TIME OF REFLECTION - Prayer Stations (while music plays in background)
COMMUNION RITUAL
The Communion Supper, instituted by our Lord and Savior Jesus Christ is a sacrament, which proclaims His life, His sufferings, His sacrificial death, and resurrection, and the hope of His coming again. It shows forth the Lord’s death until His return.
The Supper is a means of grace in which Christ is present by the Spirit. It is to be received in reverent appreciation and gratefulness for the work of Christ.
All those who are truly repentant, forsaking their sins, and believing in Christ for salvation are invited to participate in the death and resurrection of Christ. We come to the table that we may be renewed in life and salvation and be made one by the Spirit.
In unity with the Church, we confess our faith: Christ has died, Christ is risen, Christ will come again. And so we pray:
PRAYER OF CONFESSION AND SUPPLICATION:
Holy God,
We gather at this, your table, in the name of your Son, Jesus Christ, who by your Spirit was anointed to preach good news to the poor, proclaim release to the captives, set at liberty those who are oppressed. Christ healed the sick, fed the hungry, ate with sinners, and established the new covenant for forgiveness of sins. We live in the hope of His coming again.
On the night in which He was betrayed, He took bread, gave thanks, broke the bread, gave it to His disciples, and said: “This is my body which is given for you; do this in remembrance of me.”
Likewise, when the supper was over, He took the cup, gave thanks, gave it to His disciples, and said: “Drink from it, all of you. This is my blood of the covenant, which is poured out for many for the forgiveness of sins. Do this in remembrance of me.” Through Jesus Christ our Lord. Amen.
And so, we gather as the Body of Christ to offer ourselves to you in praise and thanksgiving. Pour out your Holy Spirit on us and on these your gifts.

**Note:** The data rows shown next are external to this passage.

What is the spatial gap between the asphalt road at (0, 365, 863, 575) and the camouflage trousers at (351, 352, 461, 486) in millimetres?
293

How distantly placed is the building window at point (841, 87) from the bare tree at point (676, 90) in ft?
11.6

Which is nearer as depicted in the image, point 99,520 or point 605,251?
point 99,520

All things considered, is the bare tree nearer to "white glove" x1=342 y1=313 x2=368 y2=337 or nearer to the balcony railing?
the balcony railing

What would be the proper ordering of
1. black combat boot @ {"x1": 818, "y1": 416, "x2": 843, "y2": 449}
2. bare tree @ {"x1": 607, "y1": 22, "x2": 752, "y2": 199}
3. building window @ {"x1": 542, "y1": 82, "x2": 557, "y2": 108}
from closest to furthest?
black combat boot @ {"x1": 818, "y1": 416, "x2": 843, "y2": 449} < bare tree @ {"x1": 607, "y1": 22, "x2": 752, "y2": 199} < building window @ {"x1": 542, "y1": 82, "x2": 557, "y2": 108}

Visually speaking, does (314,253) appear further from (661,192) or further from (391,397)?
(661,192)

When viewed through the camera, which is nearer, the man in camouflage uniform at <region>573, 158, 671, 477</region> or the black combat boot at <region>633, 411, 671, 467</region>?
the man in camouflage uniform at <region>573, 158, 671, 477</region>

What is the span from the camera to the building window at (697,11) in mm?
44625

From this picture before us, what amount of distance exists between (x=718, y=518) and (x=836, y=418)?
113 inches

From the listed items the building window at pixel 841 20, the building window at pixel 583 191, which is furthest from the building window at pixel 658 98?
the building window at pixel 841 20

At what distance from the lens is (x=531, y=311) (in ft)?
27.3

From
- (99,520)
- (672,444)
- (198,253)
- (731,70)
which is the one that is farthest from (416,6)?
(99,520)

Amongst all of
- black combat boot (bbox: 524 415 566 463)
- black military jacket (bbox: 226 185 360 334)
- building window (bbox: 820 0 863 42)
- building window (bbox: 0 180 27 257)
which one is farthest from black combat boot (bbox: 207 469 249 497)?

Make them by the power of your Spirit to be for us the body and blood of Christ, that we may be for the world the Body of Christ, redeemed by His blood.

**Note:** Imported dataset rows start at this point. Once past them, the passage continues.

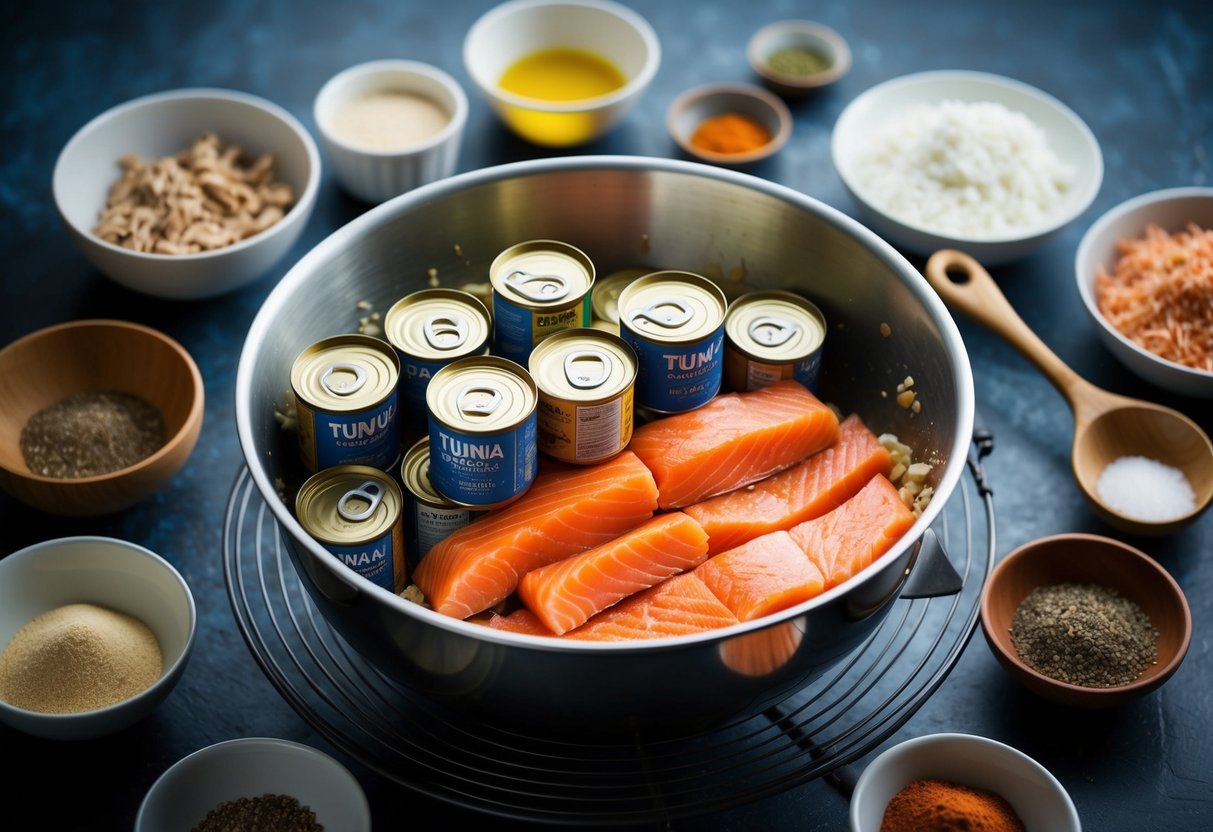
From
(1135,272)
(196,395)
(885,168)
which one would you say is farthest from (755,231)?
(196,395)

By your Spirit make us one in Christ, one with each other, and one in the ministry of Christ to all the world, until Christ comes in final victory. In the name of the Father, Son, and Holy Spirit, Amen.
EXPLAIN ELEMENTS
The body of our Lord Jesus Christ, broken for you, preserve you blameless, unto everlasting life. Eat this in remembrance that Christ died for you, and be thankful.
The blood of our Lord Jesus Christ, shed for you, preserve you blameless unto everlasting life. Drink this in remembrance that Christ died for you, and be thankful.
CONCLUDING PRAYER OF THANKSGIVING AND COMMITMENT
And now, as our Savior Christ has taught us, let us pray:
Our Father, who art in heaven, hallowed be your name, your kingdom come, your will be done on earth as it is in heaven. Give us this day our daily bread. Forgive us our trespasses, as we forgive those who trespass against us. Lead us not into temptation but deliver us from evil. For yours is the kingdom, and the power, and the glory, forever. Amen.